The ability to sense and respond to emergent patterns provides the basis for healthcare change that ranges from early warning systems to accelerating treatment discovery. In other words, the answers to the global healthcare crisis lie all around us, in data, from the consumer’s use of apps and intelligent devices to healthcare institutionalized siloism. The context broker unlocks the value of data by collecting it from consumers and institutions alike, and adapting and processing the data to support decisions in context to each stakeholder’s need.

This can lead to reducing wastage and unnecessary spend, developing more effective treatments, or better proactive and pre-emptive actions regarding chronic illnesses. Through contextualization — or desiloization — of stakeholder data, the context broker is able to unlock a whole new level of health and lifestyle-related intelligence. Holistic, data-driven intelligence can then be accessed by the various stakeholders to enhance their own personal or commercial value.

A final thought

Governments around the world are in a state of panic, and rightly so — healthcare costs are spiraling out of control. The irony is that the answers for many of the biggest healthcare problems we face today cannot be found in hard cash, but in the data and decision-making capability that already surrounds us. Siloed data is of limited worth, whether it is held by an individual or institution.

Instead, we need to create healthcare data ecosystems where a wide range of traditional healthcare players and consumers, via the app providers, millions of ‘quantified selves,’ feed in data that, as a whole, is far more valuable than the sum of the parts. And because this data is ‘living’, stakeholders can respond to key ‘data moments’ as they emerge.

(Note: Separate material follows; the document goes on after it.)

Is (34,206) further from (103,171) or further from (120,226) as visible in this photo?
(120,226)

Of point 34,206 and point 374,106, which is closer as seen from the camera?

However, the main challenge for traditional healthcare players is to overcome the psychological barrier of sharing their data. But if they can do this, while protecting sensitive personal data, the prospects of not only containing but reducing ​the healthcare crisis are far stronger, which will benefit us all. Sharing, as the saying goes, is caring.

We are in a data driven economy. Improving global healthcare for everyone is a dream that can now be realized. As Jean Jacque Rousseau stated "Man is born free, and everywhere he is in chains." For global healthcare it’s time we started to break away from ‘data’ chains and find new ways of using data and knowledge to improve healthcare everywhere!!